___ EXTRACT

Personal information
- Born: January 31, 1998 (age 28) Elizabethtown, Kentucky, U.S.
- Sporting nationality: United States

Career
- College: University of Louisville
- Turned professional: 2021
- Current tour: LPGA Tour (joined 2022)

Best results in LPGA major championships
- Chevron Championship: CUT: 2023
- Women's PGA C'ship: T5: 2024
- U.S. Women's Open: T51: 2022
- Women's British Open: CUT: 2024
- Evian Championship: T65: 2024

Achievements and awards
- Kentucky Golf Coaches Association Kentucky Player of the Year: 2013, 2014, 2015
- Kentucky Golf Foundation Junior Player of the Year: 2015
- Atlantic Coast Conference Freshman of the Year: 2017
- Edith Cummings Munson Golf Award: 2020

= Lauren Hartlage =

American professional golfer (born 1998)

Lauren Hartlage (born January 31, 1998) is an American professional golfer and member of the LPGA Tour. She was in contention at the 2024 Women's PGA Championship, where she ultimately finished tied 5th.

==Early life and amateur career==
Hartlage played golf at Elizabethtown High School under coach Kim, her mother, who played college golf at Western Kentucky University. She was a three-time Kentucky Golf Coaches Association Region Player of the Year between 2013 and 2015, and recognized as the Kentucky Golf Foundation's 2015 Kentucky Junior Player of the Year.

She attended the University of Louisville between 2016 and 2020, majoring in finance. Playing with the Louisville Cardinals women's golf team she won two tournaments and was named Atlantic Coast Conference Freshman of the Year.

Hartlage participated in the inaugural Augusta National Women's Amateur, and reached matchplay at the 2018 British Ladies Amateur and the 2019 U.S. Women's Amateur.

She represented the United States at the 2021 Arnold Palmer Cup, where she beat Ingrid Lindblad, 1 up, in the final Sunday singles match to cement the U.S. victory.

______
___ DATA EXCERPTS

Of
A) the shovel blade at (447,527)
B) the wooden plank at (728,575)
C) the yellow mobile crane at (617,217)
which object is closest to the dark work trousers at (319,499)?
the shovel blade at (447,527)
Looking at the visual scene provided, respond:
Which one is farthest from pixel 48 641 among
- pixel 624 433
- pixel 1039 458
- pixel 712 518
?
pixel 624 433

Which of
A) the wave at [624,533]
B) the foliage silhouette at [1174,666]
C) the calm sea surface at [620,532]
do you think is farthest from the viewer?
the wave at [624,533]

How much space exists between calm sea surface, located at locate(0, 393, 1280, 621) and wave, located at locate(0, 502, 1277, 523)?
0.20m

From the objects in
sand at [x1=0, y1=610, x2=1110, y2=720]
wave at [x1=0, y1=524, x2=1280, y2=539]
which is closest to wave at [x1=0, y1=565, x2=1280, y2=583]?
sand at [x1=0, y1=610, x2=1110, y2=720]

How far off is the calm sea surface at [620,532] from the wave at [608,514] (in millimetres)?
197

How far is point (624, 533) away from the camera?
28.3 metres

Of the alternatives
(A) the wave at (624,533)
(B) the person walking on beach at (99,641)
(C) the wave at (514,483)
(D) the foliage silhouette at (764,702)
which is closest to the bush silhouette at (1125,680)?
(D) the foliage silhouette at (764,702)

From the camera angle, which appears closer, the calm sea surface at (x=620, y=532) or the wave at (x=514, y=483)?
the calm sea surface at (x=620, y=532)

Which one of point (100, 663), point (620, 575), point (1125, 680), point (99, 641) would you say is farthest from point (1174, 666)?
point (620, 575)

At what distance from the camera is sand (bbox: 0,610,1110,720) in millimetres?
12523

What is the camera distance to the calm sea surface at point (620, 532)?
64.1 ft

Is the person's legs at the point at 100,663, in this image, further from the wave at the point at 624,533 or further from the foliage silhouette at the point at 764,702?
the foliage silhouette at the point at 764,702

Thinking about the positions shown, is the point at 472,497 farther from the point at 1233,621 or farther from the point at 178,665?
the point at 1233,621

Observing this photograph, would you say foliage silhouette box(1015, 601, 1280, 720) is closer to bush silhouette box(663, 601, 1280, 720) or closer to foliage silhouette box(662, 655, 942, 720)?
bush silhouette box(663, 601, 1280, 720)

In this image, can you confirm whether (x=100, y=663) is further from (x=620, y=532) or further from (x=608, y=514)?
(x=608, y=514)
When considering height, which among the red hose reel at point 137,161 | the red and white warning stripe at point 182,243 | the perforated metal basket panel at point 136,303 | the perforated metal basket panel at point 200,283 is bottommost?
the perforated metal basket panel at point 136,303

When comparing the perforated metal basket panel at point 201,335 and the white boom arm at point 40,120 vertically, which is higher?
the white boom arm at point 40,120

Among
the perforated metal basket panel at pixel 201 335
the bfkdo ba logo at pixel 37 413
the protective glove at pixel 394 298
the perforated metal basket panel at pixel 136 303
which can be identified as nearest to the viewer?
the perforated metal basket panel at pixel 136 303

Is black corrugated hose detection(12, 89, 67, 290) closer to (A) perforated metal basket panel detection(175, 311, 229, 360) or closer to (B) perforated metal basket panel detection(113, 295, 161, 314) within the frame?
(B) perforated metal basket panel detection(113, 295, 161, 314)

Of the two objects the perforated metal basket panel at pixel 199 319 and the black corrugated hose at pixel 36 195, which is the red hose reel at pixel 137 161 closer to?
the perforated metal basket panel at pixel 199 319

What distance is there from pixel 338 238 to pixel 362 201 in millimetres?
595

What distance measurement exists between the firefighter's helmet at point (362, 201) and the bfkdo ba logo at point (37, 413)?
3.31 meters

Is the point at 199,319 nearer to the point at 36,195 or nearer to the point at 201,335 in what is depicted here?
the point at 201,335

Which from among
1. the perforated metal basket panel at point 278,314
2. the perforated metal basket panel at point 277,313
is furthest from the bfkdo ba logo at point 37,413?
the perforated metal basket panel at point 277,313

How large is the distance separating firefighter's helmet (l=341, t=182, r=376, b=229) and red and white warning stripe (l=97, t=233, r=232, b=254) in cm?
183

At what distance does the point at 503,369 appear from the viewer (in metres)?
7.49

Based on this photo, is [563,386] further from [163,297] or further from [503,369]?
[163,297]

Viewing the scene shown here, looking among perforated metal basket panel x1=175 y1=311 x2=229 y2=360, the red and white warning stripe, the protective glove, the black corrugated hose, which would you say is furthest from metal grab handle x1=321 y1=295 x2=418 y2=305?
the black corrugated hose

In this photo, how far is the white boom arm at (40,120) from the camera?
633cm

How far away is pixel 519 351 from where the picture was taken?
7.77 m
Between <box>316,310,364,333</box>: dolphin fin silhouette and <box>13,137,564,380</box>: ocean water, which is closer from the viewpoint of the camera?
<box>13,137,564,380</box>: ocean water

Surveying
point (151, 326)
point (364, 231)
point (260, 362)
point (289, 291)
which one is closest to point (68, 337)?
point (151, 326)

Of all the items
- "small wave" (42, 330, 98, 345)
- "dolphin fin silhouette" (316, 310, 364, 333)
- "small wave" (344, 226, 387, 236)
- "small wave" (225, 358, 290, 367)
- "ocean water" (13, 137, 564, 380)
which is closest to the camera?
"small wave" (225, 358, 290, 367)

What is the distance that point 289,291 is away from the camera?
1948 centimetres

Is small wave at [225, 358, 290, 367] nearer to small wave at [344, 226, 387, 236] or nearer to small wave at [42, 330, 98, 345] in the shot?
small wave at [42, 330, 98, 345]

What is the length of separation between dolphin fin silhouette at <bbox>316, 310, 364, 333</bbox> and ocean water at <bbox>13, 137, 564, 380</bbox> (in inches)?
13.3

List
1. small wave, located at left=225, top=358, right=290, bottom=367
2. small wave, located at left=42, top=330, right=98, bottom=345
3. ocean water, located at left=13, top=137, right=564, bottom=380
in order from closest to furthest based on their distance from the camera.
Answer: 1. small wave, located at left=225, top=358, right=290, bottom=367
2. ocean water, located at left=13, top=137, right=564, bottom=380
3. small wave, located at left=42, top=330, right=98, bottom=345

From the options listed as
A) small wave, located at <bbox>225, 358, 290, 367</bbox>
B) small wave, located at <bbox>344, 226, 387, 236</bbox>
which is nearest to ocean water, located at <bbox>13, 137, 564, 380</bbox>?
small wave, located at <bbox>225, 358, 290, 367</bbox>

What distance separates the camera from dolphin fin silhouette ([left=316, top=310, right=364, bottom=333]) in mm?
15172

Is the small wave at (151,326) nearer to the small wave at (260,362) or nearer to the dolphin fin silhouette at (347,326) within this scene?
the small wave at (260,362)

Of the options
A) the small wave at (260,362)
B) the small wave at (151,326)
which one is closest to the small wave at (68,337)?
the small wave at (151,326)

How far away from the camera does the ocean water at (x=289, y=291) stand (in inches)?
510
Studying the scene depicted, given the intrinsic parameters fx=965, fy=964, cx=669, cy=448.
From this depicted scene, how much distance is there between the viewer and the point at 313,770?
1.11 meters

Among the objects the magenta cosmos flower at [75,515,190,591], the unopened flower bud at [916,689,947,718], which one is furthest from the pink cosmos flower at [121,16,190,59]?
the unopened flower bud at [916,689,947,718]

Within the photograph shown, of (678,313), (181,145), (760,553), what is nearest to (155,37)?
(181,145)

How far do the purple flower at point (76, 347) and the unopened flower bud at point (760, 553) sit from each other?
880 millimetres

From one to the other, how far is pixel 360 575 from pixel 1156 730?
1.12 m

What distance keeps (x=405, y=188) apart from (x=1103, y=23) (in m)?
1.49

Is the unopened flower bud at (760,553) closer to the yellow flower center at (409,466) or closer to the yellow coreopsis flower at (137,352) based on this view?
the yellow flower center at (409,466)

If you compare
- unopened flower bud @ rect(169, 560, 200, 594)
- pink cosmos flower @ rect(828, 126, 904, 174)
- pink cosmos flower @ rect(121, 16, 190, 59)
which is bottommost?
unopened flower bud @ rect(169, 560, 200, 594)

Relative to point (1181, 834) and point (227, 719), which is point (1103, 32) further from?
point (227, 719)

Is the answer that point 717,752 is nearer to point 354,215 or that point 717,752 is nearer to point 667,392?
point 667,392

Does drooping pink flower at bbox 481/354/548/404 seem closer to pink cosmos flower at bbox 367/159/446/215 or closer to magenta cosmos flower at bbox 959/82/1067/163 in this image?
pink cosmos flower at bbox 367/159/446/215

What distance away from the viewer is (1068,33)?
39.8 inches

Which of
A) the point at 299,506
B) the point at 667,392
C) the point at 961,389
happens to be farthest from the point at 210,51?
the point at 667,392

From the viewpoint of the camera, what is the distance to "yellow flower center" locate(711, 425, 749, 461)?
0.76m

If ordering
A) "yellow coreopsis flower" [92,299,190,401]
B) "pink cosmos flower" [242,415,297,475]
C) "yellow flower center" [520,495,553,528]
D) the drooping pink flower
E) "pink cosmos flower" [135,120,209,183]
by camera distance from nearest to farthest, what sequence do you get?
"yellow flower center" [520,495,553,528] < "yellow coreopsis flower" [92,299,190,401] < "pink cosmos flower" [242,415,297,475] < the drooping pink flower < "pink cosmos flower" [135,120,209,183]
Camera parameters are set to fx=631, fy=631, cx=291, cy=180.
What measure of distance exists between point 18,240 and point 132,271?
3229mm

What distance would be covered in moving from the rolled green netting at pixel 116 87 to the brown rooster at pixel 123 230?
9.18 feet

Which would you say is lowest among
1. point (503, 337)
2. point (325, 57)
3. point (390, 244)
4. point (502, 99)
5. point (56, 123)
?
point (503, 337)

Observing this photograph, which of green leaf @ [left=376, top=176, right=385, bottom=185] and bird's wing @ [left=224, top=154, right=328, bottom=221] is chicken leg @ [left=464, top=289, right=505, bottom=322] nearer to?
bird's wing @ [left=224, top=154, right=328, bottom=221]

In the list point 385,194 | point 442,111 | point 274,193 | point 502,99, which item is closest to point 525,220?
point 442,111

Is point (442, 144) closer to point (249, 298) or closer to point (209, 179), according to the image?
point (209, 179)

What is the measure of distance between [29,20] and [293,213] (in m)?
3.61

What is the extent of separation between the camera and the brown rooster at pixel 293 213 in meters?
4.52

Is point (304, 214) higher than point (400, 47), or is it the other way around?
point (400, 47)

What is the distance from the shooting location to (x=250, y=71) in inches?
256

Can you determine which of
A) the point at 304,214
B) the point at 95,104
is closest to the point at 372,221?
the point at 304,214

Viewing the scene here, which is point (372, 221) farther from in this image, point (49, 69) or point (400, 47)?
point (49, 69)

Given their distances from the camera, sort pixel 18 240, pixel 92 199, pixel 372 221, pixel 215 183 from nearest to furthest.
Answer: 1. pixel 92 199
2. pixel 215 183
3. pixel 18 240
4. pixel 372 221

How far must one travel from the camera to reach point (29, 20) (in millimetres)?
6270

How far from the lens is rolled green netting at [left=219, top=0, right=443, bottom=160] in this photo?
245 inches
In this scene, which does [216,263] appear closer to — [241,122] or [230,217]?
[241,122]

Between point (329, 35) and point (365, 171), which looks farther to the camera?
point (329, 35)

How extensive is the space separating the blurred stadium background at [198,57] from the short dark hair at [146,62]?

______

THINGS TO DO
a. Condense the paragraph of the Lauren Hartlage article that begins "She attended the University of Louisville" into a short bulleted list that keeps its main facts.
b. Extend the Lauren Hartlage article beyond its last sentence.

RESULTS FOR EACH TASK
a.
- Attended the University of Louisville from 2016 to 2020
- Majored in finance
- Won two tournaments with the Louisville Cardinals women's golf team
- Named Atlantic Coast Conference Freshman of the Year

b.
==Professional career==
Hartlage turned professional in August 2021. She finished second at the 2021 Delta Downs Invitational on the Women's All Pro Tour, before finishing T26 at Q-Series to earn LPGA Tour membership for 2022.

In her rookie season on the LPGA Tour, her best finish was a T10 at the Dow Great Lakes Bay Invitational. In 2023, she finished T6 at the Lotte Championship. In 2024, she was in contention at the Women's PGA Championship, where she ultimately finished tied 5th after sitting in second place ahead of the final round.

==Amateur wins==
- 2014 Under Armour Jeff Overton Championship
- 2015 Under Armour Jeff Overton Championship, PGA Junior Series Kearney Hill Golf Links
- 2017 Cardinal Cup
- 2019 Moon Golf Invitational
- 2020 Women's Orlando International Amateur Championship, Golfweek Purdue Amateur

Source:

==Results in LPGA majors==
Results not in chronological order.

| Tournament | 2022 | 2023 | 2024 | 2025 |
|---|---|---|---|---|
| Chevron Championship |  | CUT |  |  |
| U.S. Women's Open | T51 |  |  |  |
| Women's PGA Championship |  | CUT | T5 | T75 |
| The Evian Championship |  | CUT | T65 |  |
| Women's British Open |  |  | CUT |  |

CUT = missed the half-way cut

T= tied

==U.S. national team appearances==
Amateur
- Arnold Palmer Cup: 2021 (winners)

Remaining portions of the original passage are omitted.